さらに衝撃だったのは、大石氏が3分を前提に質問を開始したところ、根本匠予算委員長(自民)が2分12秒時点で突然打ち切りを宣告したことだった。大石氏は、自民党の村上誠一郎衆院議員が安倍晋三元首相を「国賊」と批判して処分されたことを取り上げていた。

根本委員長は岸田文雄首相と当選同期で、岸田派の重鎮である。大石氏の質問を遮ったのは、統一教会問題での自民追及をかわすことだけが目的ではない。

岸田首相が内閣支持率続落による自民党内での求心力低下を受けて立憲・維新との連携を探るなかで、予算委員会の運営も立憲・維新に配慮して進めることが岸田政権の大方針となっている。そこで立憲・維新のれいわに対する冷淡な姿勢を考慮して、大石氏の質問を強制終了させたのだろう。

予算委員会の委員長ポストは与党の指定席である。しかしその立場は公正さが求められ、野党とりわけ少数会派には配慮して運営することが国会の慣例だった。私も20年以上国会をウオッチしてきたが、今回ほど少数会派のわずかな質問時間を露骨に打ち切る場面を見たことはない。

これは「弱い者にはより厳しく」という安倍政権以降の自民党の政治姿勢を映し出す場面であるとともに、やはり根本委員長が自民・公明・立憲・維新の4党協議を最優先する岸田首相の意向を踏まえ、その他の野党を外す予算委運営を基本方針としていることを浮き彫りにした場面であるともいえる。

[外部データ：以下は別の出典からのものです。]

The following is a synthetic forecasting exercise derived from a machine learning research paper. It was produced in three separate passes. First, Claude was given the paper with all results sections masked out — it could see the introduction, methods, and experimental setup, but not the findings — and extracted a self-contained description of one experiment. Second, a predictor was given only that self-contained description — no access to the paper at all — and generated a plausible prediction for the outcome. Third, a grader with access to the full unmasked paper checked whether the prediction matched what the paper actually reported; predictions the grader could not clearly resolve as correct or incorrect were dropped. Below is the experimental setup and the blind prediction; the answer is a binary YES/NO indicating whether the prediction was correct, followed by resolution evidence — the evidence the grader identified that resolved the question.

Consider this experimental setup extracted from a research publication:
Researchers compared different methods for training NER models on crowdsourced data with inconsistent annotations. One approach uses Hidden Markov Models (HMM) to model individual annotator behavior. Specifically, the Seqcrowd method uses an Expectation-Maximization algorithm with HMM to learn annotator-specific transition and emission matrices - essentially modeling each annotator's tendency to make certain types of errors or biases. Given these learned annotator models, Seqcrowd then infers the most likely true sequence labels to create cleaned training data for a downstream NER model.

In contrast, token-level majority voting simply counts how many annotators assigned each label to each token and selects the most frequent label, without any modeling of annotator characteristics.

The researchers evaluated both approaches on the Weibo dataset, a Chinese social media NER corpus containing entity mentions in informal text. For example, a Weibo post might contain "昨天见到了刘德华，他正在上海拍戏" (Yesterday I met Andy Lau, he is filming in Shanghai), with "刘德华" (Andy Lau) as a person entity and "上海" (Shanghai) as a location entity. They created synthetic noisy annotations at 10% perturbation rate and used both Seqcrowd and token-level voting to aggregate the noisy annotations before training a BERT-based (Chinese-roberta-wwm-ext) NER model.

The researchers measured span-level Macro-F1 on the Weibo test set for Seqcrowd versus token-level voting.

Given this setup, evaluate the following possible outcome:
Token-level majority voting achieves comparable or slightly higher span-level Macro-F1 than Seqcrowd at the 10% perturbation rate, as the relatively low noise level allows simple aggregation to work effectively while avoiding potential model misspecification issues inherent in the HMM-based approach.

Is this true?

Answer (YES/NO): NO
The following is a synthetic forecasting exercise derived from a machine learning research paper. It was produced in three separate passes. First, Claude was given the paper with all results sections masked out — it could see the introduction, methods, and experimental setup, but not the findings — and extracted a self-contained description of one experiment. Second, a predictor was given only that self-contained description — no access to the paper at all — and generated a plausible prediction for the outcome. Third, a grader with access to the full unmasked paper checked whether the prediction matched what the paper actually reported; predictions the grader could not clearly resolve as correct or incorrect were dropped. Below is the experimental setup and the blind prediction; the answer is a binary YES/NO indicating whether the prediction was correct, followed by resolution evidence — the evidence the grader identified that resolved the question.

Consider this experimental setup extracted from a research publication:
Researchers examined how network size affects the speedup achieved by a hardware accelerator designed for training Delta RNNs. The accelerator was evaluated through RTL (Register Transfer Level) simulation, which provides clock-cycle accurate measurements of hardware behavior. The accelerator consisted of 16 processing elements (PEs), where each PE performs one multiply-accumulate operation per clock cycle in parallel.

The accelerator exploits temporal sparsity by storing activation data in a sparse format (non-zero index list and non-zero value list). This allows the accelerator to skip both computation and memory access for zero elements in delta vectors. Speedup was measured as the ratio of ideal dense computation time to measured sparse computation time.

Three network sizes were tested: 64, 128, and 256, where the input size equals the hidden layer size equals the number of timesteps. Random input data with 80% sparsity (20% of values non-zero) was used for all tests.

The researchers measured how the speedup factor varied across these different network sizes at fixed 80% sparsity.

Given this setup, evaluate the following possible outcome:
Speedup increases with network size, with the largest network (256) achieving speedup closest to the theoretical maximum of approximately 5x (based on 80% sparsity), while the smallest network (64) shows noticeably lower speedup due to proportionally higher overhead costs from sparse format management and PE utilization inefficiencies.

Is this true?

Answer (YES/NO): YES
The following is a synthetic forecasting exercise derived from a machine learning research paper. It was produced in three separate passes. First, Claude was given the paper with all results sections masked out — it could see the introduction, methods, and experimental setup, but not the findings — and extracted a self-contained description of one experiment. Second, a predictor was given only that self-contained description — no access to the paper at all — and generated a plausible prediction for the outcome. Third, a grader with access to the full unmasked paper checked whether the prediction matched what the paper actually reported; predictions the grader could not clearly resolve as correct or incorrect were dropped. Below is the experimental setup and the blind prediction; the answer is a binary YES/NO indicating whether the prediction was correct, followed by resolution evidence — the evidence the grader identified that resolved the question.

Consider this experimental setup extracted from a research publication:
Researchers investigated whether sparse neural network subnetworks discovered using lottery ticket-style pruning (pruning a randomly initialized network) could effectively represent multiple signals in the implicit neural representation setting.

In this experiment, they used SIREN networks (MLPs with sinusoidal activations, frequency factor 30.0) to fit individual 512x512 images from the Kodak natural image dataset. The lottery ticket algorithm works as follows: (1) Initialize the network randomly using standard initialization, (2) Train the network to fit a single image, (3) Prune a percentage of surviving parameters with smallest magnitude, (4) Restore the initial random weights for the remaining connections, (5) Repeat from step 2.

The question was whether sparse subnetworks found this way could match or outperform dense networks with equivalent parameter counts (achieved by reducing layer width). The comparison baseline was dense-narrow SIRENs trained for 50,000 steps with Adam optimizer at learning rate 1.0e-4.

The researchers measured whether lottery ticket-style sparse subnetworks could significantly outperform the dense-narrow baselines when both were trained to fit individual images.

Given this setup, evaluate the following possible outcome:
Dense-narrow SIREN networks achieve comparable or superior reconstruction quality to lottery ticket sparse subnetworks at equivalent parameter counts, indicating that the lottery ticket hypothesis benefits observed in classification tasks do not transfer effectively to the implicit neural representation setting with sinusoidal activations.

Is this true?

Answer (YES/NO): YES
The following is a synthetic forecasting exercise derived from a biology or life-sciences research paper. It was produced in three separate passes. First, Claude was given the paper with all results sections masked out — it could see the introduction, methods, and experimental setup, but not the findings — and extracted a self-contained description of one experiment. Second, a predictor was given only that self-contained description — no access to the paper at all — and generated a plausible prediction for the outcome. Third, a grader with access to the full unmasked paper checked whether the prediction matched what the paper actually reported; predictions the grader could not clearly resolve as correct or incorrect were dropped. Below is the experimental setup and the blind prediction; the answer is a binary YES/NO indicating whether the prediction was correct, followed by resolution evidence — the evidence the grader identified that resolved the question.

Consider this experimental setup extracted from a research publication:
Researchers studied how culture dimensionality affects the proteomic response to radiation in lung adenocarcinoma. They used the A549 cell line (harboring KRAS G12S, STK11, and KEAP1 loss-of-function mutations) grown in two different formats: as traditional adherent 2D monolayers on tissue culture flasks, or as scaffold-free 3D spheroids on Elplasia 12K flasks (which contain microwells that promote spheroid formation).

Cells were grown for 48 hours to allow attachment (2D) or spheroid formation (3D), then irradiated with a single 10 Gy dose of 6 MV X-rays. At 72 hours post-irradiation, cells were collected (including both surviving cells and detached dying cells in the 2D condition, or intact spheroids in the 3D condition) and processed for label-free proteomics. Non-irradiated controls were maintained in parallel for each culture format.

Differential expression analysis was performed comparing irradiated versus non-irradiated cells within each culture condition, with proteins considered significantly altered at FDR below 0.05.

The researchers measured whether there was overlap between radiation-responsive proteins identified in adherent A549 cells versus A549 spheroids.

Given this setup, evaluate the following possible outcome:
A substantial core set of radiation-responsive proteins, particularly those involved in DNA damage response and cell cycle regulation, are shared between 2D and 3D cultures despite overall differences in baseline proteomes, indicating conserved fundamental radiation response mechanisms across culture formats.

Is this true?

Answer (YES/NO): NO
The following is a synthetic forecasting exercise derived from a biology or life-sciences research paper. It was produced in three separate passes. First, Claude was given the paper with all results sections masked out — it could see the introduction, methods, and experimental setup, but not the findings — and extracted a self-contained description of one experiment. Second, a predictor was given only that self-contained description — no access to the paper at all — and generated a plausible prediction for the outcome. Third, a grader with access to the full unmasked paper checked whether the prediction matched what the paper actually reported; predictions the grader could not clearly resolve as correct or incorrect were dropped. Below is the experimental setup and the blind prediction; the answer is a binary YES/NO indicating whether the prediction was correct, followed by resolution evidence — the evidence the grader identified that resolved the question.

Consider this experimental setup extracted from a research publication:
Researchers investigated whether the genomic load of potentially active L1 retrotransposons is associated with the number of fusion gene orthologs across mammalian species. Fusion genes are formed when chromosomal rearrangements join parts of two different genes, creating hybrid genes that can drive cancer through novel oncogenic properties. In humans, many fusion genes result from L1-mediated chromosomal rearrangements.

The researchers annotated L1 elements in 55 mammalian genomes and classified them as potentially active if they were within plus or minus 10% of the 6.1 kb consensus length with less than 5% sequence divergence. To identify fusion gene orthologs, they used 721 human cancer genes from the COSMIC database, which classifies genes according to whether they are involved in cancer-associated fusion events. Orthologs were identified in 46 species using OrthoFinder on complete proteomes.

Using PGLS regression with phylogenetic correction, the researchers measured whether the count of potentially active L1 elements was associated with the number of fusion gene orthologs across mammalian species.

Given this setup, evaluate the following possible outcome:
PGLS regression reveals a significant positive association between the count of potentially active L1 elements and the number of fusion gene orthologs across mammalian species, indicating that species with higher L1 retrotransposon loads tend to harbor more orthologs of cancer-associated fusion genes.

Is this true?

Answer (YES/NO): YES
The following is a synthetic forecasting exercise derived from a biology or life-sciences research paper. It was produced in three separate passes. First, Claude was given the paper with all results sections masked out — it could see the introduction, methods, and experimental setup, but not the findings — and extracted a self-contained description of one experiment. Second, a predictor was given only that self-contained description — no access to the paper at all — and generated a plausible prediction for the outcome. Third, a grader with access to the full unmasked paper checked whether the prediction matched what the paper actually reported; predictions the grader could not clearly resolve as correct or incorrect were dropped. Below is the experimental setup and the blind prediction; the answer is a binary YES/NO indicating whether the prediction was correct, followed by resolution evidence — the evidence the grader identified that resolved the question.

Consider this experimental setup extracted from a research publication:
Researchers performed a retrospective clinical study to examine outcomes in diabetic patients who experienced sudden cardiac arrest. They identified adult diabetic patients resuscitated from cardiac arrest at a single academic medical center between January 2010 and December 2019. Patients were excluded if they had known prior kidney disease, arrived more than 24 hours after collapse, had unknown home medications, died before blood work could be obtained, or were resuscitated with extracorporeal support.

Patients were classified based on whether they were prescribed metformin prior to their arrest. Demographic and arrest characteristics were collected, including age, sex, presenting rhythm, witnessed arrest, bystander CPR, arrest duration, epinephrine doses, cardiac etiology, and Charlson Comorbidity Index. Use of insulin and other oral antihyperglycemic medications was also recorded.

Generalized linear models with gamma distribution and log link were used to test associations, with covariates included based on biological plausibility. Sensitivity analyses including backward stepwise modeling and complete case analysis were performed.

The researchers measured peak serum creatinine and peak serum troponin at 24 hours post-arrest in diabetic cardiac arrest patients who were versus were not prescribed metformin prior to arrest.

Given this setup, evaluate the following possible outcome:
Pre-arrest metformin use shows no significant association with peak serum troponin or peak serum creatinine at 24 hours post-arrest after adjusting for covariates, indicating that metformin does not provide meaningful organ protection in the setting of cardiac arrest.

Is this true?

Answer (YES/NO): NO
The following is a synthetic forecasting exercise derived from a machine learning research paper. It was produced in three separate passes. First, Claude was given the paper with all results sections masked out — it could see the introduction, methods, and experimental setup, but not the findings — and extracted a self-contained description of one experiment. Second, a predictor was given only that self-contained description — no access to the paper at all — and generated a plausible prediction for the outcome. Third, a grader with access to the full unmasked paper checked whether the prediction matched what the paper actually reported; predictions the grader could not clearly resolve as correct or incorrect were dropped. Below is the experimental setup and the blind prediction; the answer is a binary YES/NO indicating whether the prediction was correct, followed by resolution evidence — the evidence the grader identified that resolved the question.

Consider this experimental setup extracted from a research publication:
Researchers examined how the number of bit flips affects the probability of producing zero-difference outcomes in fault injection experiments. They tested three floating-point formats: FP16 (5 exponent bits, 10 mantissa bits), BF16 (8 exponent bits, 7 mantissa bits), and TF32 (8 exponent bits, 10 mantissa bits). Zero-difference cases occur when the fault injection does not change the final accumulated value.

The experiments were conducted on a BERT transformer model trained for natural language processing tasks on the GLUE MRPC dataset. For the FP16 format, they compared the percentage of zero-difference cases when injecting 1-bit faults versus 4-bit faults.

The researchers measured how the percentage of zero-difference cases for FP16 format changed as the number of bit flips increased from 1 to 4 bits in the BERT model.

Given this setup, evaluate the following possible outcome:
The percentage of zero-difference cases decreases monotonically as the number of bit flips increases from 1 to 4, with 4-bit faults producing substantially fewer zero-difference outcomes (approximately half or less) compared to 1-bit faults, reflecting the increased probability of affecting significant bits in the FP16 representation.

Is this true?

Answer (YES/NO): YES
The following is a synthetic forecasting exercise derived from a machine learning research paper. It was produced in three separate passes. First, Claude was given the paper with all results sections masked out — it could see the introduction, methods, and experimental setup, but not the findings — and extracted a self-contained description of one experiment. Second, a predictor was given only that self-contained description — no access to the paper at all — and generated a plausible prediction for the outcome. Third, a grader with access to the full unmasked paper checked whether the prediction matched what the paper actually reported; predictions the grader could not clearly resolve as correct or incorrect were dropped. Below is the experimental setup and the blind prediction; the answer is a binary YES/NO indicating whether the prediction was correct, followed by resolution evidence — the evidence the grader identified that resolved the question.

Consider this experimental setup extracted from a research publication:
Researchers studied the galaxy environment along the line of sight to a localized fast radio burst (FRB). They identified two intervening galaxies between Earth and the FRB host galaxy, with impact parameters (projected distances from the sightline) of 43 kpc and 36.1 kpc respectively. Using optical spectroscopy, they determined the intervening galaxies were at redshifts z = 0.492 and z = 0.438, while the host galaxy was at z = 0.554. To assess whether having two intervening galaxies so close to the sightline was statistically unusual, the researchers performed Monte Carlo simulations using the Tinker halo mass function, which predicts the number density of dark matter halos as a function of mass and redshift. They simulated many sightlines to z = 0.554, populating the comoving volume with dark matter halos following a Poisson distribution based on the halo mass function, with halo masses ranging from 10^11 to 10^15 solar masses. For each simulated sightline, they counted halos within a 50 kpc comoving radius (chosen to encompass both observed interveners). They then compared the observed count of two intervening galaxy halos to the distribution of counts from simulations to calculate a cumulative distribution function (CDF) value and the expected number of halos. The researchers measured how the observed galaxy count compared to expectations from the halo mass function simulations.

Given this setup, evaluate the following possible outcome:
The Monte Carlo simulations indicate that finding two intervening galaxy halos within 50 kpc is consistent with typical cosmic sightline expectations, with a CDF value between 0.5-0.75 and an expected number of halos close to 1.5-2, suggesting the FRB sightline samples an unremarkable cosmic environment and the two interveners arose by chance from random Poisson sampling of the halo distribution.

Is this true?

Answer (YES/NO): NO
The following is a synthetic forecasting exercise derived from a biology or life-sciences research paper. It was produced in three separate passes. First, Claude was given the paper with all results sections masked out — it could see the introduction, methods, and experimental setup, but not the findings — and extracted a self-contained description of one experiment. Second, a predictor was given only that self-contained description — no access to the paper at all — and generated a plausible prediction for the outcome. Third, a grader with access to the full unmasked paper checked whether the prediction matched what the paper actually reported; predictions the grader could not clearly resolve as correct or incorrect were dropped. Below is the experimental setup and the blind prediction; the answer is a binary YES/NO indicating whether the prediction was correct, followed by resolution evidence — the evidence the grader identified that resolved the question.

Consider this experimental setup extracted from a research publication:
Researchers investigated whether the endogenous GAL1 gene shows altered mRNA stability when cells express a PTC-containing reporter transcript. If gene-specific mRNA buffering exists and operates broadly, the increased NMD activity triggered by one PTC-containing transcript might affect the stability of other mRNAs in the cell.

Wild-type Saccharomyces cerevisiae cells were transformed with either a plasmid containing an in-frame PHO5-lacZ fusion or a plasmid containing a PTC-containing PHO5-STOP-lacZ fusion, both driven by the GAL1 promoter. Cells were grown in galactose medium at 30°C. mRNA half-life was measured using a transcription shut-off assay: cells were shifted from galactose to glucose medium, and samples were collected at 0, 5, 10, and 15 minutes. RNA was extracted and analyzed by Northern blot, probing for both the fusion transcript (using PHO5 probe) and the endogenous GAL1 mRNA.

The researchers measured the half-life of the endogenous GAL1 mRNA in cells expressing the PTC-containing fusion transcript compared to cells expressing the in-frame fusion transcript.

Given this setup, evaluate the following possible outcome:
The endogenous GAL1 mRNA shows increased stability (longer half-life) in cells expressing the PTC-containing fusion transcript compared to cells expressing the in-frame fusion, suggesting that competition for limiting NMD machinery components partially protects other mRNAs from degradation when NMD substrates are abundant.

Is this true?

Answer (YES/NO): NO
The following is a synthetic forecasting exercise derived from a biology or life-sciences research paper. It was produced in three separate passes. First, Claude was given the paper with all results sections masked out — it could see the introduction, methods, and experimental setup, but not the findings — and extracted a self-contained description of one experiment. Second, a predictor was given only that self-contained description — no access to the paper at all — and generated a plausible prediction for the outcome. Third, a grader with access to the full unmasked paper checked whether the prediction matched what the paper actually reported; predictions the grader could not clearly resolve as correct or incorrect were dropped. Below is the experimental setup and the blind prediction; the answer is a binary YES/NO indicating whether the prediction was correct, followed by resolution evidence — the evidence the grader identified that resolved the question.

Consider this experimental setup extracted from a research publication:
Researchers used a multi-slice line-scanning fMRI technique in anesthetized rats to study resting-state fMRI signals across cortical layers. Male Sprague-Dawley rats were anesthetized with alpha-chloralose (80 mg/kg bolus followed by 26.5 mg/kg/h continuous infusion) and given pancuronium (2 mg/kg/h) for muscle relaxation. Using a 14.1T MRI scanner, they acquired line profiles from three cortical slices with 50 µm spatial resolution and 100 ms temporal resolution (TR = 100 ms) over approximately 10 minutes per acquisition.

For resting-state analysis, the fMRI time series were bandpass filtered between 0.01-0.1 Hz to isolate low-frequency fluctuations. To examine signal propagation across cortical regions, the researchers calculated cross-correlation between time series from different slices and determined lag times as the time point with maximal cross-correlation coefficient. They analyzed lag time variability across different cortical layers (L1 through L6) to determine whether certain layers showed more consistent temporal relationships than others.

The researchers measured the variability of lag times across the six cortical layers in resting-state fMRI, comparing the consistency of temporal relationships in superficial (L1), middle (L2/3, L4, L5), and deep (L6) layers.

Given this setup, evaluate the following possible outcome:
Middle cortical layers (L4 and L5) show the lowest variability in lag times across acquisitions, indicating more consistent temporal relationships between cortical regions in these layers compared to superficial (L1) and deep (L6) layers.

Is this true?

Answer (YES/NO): NO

国会は与野党の第一党・第二党が手を組む大政翼賛体制へひた走っている。そのきっかけは、多くの国民が反対しない「統一教会の被害者救済」だ。しかし、その先にあるのは、消費税増税の4党合意である。大石氏へのイジメ、露骨な「れいわ外し」は、いよいよ大政翼賛体制が幕を開けたことを告げているように私には思える。